** Passage for review follows **

The "ecosystem" comes as non-several package. Like for instance, my pet issue "if" I'm in the ecosystem, I'd have to give up my headphone jack. And all the rest of it. The "if" is probably most of the problem.

Indeed the jack removal was the first thing that ever made me think of switching. That was a scam.

> I’d have to give up my headphone jack

Not to mention your 3.5” floppy drive!

If jack is floppy drive then Bluetooth is wax cylinder

I don't really have much use for that. Usb drives totally replace them for my use cases.

Do you understand the advantages that headphone jacks have? If not, you could start there.

If you know of a way to export a passkey from iCloud Keychain to a non-Apple device, please do share it!

Otherwise I'd call that lock-in as well.

That's a horrible idea, no different than extracting your ssh private key.

You're asking for Apple to introduce a vulnerability for your convenience.

** End of Passage for review **

▸ **Aim of the task**: Can you print the part of the forum thread on headphone jacks and Apple lock-in starting at "If jack is floppy" and ending at "could start there.", with no changes?

** Records supplied follows **

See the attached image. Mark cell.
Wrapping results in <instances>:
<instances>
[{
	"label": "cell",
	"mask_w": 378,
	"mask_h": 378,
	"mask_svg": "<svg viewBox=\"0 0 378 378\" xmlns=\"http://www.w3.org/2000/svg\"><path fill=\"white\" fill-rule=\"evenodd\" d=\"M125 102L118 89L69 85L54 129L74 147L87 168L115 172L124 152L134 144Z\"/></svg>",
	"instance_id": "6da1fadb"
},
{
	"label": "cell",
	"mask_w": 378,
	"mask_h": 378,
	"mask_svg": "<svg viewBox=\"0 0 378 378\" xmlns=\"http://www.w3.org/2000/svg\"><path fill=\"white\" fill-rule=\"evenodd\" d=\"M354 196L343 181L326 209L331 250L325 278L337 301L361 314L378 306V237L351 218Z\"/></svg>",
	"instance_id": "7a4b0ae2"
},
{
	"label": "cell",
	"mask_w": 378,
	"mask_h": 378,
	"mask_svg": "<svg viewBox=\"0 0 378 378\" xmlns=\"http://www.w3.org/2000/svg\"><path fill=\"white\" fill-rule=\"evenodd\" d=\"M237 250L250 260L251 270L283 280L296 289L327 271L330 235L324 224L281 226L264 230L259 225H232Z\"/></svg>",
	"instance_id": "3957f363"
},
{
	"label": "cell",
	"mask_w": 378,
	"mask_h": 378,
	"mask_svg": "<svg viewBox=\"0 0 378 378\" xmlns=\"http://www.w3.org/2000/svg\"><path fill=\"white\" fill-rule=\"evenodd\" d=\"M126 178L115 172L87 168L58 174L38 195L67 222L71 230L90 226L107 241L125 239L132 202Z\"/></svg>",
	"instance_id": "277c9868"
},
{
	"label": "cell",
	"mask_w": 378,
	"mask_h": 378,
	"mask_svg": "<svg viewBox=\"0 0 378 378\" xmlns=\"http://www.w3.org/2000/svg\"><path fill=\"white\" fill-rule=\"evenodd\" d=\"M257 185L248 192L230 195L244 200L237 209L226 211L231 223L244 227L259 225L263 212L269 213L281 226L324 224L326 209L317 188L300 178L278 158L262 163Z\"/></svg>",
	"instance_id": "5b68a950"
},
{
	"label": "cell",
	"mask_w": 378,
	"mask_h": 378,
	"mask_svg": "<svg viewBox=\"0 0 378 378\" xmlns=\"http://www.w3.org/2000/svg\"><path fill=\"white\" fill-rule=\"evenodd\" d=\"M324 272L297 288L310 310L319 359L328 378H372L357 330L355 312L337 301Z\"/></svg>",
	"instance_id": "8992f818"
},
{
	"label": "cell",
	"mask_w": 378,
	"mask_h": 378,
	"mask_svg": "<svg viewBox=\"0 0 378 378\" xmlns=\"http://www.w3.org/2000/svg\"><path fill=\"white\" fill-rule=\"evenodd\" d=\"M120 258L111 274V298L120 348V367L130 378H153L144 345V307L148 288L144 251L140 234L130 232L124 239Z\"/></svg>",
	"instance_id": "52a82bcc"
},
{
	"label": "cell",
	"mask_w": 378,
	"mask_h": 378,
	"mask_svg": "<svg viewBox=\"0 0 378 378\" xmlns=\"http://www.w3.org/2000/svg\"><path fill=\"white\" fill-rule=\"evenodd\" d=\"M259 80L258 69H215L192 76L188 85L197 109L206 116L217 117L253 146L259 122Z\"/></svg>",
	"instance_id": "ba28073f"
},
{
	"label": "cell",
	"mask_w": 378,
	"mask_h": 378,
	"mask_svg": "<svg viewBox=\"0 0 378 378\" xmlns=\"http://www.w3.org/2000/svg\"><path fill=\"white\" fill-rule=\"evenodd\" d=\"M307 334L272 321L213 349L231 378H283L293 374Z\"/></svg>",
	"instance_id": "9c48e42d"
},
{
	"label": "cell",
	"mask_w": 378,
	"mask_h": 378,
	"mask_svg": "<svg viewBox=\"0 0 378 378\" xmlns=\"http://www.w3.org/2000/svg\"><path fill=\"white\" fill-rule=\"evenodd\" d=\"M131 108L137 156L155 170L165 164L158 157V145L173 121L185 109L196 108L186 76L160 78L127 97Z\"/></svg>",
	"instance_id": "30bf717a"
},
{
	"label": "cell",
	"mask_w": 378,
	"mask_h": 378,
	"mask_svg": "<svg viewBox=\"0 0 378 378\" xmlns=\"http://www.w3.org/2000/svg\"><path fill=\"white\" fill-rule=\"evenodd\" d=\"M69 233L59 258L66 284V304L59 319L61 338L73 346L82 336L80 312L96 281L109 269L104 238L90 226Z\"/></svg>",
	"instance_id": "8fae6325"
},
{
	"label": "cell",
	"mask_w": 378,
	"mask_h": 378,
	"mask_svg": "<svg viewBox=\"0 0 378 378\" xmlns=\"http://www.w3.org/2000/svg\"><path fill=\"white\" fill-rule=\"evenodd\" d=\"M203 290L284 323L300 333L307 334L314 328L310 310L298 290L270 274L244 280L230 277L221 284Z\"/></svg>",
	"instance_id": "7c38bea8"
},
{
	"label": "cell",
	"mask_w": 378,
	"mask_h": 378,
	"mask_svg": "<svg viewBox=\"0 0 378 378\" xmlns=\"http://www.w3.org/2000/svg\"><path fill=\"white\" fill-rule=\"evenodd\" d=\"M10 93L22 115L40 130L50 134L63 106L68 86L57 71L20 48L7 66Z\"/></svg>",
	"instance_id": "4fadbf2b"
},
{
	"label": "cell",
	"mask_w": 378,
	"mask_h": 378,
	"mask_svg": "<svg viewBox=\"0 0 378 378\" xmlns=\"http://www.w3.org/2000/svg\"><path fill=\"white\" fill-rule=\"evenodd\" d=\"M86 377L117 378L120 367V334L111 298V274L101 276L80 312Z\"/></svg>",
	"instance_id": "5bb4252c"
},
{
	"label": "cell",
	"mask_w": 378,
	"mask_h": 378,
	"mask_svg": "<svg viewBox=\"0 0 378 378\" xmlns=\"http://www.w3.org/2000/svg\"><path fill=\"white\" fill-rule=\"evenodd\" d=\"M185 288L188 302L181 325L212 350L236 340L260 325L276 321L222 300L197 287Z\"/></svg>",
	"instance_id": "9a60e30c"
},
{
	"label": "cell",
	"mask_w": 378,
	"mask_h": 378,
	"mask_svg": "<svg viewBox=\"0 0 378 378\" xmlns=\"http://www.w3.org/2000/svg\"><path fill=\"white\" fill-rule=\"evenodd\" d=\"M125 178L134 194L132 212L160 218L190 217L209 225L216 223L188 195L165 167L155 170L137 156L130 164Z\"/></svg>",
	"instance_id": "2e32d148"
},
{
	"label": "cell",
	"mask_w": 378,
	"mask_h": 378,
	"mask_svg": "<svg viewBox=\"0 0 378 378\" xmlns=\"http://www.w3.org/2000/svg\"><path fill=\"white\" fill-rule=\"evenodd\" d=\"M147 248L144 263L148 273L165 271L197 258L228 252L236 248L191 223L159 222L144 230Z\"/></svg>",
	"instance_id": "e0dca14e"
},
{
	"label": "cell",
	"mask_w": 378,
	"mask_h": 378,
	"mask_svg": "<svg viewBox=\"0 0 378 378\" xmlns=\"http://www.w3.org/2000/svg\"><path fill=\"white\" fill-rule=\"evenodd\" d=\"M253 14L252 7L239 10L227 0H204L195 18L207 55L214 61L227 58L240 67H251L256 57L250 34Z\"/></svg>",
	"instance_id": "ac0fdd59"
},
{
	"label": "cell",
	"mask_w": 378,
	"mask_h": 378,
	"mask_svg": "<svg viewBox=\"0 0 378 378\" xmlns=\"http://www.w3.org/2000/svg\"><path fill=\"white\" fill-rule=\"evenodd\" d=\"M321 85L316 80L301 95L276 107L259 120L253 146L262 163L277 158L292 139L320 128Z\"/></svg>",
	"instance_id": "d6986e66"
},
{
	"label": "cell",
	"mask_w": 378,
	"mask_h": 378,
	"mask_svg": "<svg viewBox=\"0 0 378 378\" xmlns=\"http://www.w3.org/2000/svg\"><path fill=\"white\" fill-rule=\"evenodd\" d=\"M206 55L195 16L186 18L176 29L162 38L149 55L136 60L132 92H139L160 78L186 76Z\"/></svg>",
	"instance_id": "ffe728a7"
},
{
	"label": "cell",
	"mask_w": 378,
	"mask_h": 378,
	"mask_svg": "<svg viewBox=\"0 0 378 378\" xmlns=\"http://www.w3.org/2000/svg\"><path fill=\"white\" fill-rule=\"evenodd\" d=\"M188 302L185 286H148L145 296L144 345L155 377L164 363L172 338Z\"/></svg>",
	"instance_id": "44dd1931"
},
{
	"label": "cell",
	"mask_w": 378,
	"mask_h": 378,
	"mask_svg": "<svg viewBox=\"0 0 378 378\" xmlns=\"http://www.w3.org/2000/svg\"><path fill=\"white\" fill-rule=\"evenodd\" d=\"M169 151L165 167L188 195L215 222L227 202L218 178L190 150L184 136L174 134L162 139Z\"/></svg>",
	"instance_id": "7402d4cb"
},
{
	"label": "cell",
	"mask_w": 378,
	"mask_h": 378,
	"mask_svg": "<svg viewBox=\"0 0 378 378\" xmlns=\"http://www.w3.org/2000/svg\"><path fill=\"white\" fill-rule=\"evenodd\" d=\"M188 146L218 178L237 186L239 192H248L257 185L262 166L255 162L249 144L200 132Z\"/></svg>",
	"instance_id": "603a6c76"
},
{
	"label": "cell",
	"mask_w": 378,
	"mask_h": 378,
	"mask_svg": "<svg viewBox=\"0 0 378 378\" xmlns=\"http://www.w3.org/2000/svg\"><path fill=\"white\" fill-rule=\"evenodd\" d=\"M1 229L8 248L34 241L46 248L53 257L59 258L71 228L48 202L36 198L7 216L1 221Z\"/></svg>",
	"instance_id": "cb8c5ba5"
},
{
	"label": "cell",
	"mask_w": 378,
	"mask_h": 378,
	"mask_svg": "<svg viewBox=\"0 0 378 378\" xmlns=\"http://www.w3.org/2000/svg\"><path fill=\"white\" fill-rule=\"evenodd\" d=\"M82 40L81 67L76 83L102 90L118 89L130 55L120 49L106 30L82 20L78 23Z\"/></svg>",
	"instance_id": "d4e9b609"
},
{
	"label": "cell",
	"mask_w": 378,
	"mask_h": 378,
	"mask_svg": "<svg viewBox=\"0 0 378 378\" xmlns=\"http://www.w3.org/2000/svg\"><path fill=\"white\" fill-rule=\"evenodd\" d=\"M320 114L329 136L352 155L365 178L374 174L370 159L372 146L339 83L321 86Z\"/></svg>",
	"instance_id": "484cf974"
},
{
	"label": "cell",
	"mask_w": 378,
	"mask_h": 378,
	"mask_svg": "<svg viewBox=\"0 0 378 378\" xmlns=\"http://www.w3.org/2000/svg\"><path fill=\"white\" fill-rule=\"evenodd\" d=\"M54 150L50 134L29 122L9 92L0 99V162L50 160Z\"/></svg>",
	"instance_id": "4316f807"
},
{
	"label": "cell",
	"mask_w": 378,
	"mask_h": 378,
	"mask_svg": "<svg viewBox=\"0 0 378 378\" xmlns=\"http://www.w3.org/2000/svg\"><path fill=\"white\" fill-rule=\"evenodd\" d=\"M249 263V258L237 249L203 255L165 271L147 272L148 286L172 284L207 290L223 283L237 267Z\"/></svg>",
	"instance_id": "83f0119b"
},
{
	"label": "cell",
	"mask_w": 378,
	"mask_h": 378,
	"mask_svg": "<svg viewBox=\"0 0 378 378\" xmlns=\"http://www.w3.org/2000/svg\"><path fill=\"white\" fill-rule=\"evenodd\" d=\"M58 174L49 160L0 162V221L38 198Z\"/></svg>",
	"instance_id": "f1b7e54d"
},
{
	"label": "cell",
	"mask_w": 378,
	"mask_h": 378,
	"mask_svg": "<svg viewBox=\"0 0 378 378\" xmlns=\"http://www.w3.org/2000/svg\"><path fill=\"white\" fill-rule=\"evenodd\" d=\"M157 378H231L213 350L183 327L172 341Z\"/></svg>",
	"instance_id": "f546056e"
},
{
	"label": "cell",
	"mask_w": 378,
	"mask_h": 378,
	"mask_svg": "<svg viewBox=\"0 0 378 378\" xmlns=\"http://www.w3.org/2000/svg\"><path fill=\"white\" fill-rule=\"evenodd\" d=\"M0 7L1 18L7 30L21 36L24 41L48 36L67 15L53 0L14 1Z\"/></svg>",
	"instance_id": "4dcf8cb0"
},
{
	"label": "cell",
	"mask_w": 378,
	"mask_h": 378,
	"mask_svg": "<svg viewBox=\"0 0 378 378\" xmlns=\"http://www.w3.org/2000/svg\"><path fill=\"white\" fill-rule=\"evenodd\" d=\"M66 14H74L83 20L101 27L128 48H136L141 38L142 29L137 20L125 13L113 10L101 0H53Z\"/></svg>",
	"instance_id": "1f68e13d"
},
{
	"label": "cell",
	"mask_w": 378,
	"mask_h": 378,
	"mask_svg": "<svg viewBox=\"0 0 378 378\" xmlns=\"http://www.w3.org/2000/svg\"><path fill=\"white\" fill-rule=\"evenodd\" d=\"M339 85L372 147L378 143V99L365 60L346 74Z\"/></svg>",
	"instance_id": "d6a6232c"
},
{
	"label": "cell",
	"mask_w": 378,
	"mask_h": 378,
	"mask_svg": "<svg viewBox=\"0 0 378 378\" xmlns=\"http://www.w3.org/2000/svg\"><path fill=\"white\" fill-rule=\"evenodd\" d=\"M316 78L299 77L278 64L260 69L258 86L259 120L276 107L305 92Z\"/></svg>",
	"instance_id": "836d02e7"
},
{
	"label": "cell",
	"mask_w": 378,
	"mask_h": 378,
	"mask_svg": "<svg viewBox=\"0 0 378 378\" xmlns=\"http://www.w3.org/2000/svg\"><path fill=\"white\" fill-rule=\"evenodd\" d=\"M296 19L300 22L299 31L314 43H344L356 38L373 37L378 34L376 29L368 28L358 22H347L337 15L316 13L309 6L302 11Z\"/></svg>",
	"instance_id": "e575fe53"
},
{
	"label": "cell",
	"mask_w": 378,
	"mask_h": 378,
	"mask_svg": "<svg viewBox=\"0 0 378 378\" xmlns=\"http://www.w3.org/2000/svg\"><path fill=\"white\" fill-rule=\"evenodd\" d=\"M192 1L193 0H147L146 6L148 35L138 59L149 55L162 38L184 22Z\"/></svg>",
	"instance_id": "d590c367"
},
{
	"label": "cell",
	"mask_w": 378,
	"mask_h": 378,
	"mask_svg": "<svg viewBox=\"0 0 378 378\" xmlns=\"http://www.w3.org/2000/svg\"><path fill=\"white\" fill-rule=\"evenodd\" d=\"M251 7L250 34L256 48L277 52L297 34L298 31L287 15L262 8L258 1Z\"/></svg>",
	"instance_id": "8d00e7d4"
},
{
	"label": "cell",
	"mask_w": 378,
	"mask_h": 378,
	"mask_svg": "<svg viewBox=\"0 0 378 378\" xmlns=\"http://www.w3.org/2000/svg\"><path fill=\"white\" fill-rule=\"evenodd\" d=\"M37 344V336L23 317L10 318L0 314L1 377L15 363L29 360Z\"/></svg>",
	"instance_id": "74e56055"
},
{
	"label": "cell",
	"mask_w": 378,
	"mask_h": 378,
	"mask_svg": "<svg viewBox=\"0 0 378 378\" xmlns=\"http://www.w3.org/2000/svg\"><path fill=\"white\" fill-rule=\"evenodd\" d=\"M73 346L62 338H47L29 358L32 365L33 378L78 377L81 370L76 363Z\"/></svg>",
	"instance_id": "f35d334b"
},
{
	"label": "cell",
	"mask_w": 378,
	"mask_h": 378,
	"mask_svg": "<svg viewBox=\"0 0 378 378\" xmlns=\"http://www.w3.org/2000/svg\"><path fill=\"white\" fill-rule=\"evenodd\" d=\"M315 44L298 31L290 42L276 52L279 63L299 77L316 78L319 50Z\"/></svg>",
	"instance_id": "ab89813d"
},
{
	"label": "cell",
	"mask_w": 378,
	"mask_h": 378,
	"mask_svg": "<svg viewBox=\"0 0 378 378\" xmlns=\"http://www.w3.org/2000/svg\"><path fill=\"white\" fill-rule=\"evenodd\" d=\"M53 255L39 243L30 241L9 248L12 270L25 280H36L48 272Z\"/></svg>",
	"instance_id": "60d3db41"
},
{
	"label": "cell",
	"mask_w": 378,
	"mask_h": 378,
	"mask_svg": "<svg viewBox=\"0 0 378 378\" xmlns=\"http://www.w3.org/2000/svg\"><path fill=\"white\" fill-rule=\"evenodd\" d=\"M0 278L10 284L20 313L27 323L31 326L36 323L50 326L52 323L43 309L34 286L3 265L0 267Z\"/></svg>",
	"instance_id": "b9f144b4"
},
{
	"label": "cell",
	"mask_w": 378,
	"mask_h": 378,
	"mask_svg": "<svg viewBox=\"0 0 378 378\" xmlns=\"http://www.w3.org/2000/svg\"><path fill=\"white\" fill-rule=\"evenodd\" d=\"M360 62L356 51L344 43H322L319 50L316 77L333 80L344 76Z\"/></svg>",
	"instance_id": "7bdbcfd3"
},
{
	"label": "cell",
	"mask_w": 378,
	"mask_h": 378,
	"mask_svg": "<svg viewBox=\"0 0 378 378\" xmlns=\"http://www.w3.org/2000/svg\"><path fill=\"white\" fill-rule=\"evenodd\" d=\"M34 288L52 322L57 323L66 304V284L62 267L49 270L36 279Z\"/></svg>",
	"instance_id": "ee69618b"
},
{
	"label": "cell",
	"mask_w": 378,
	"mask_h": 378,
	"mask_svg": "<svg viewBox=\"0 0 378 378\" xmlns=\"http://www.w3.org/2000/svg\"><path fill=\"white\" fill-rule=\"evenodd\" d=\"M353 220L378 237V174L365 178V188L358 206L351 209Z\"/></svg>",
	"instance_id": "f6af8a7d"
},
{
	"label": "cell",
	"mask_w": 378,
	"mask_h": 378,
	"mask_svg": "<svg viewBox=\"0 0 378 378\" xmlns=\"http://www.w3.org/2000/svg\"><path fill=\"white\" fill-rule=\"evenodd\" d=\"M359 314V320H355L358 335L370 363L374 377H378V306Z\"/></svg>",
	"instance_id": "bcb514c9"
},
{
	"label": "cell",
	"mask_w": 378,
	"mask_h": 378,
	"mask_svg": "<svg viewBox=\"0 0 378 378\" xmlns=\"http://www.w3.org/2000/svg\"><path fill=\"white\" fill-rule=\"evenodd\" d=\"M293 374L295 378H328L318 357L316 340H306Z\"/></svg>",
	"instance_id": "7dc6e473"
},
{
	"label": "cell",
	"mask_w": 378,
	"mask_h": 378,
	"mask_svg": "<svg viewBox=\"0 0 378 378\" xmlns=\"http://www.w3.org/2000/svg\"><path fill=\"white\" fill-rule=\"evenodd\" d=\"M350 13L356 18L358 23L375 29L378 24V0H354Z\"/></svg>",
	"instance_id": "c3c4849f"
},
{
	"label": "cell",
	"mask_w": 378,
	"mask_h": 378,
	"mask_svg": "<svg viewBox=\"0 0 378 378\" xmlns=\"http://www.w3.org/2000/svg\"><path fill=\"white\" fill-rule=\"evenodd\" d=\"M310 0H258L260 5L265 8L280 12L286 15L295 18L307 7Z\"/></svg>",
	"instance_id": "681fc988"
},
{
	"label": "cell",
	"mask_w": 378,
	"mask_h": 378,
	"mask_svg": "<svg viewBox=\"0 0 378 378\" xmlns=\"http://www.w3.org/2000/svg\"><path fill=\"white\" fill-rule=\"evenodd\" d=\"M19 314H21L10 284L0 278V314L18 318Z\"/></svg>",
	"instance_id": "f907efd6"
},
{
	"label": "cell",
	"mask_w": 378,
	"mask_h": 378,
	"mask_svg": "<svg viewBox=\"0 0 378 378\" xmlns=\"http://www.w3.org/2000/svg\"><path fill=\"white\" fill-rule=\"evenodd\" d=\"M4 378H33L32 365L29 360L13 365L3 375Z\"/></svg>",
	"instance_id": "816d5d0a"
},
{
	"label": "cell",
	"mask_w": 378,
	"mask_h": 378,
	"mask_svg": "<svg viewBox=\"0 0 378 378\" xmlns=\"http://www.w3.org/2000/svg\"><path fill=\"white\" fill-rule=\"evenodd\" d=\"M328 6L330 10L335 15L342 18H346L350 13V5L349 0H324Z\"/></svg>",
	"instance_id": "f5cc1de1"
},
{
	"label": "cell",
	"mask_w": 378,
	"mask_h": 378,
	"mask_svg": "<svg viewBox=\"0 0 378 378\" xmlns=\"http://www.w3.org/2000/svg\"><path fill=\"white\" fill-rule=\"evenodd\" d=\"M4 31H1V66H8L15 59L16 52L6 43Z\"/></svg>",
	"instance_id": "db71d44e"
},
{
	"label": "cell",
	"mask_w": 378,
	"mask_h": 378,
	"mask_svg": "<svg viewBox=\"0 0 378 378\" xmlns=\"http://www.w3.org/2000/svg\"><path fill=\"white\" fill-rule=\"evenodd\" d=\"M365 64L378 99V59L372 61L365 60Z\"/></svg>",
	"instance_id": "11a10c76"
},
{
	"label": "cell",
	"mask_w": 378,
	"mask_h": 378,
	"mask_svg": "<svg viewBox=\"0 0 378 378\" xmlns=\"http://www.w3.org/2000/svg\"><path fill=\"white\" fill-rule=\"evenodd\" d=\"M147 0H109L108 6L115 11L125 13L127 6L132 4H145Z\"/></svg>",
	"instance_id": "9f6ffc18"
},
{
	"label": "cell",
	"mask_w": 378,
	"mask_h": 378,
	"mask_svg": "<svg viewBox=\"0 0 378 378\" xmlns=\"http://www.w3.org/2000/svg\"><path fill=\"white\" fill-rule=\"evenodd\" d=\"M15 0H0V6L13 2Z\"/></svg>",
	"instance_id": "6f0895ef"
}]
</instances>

** End of Records supplied **

▸ **Answer box**:
If jack is floppy drive then Bluetooth is wax cylinder

I don't really have much use for that. Usb drives totally replace them for my use cases.

Do you understand the advantages that headphone jacks have? If not, you could start there.